There is a critical need to identify a more efficient and better approach for preclinical drug screening that is both specific and sensitive, and that also identifies actual “proarrhythmia”, rather than surrogate markers [52]. Here, we applied a multiscale modeling approach based on experimentally determined drug-channel interactions and kinetics intended to predict drug safety or electro-toxicity in the heart. Electrophysiological measurements were used to inform the kinetic parameters for functional scale Markov models of drug interactions with cardiac ion channels. Drug-channel models were then integrated into virtual cardiac cell and tissue level models to predict emergent drug effects to promote specific elements of the TRIaD, comprising the proarrhythmia markers that emerge at cell and tissue levels. Experiments were then used to test and validate the predictions of the model. Such a combined analysis could be used along with the proposed early QT assessment [53] in order to replace the so-called thorough QT study.

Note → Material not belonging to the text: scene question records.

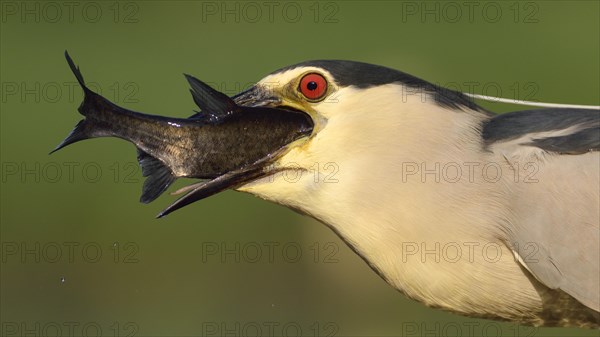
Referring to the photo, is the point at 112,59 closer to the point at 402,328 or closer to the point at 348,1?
the point at 348,1

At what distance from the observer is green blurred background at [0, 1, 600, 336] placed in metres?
4.79

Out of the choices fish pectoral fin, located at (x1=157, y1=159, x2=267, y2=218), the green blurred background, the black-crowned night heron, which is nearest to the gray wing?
the black-crowned night heron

We suggest that the in silico TRIaD analysis performed here may be useful to finally remove some of the “art” that has been implicit in defining experimental conditions and ensuing tests that have been used to provoke arrhythmic responses [54]. Not only does the systematic application of the TRIaD tests allow the tracking of numerous proarrhythmic parameters, this approach also accounted for cell-to-cell variability and physiological noise that likely contribute to the random and rare amalgam of conditions that must be concomitantly present to allow a rare arrhythmia event to occur. The in silico screen presented in this study can be readily expanded with low cost and high efficiency to comprehensively examine any number of arrhythmia provoking conditions or additional electrophysiological parameters for preclinical drug testing.